This paper surveys the field of Web usage mining, which is a sub-area of Web mining, which, in turn, is a sub-area of data mining. Web usage mining is the part of Web mining that deals with the extraction of knowledge from server log files. Such Web logs, or weblogs, are mostly textual logs, collected when users access Web servers, and are stored in one of several commonly used formats. (Note that weblogs in this context are not blogs, as that term has come to be known recently.)
The sections of the paper include an introduction, and cover data sources, data preprocessing, knowledge discovery techniques, applications, software support, moving from techniques to applications, privacy issues, future trends, and a brief summary. There are also 112 references. There are no figures, but there is one helpful table that provides references to carefully selected papers, with representative applications, techniques, and data sources.
Data sources for Web usage mining are Web servers, proxy servers, and Web clients. Preprocessing includes data cleaning, identifying and reconstructing users’ sessions, retrieving information about page content and structure, and data formatting.
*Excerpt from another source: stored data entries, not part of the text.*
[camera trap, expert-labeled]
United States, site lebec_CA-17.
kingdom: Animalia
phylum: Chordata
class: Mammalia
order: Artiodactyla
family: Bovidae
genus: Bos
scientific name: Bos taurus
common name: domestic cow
Knowledge discovery techniques for research in Web usage mining, as opposed to the statistical analysis typical of commercial applications, focus on association rules, sequential patterns, and clustering. Since the general goal of Web usage mining is to gather useful information about Web users’ navigation patterns, the results produced by mining Web logs can be used to personalize the delivery of Web content, improve user navigation by means of prefetching and caching, improve Web design, and improve customer satisfaction in e-commerce. Software support has evolved over the last several years, with e-commerce Web usage mining becoming part of integrated customer relationship management (CRM) solutions, simple Web log analyzers for general usage, and an open source tool, the Web utilization miner (WUM), for the research community. The privacy issue, in general, is still being considered by the Web usage mining community. Future trends appear to be tied to the emergence and proliferation of the semantic Web concept.
The paper serves as a good survey of Web usage mining. It is recommended for anyone wanting to understand the essentials of this rapidly emerging field.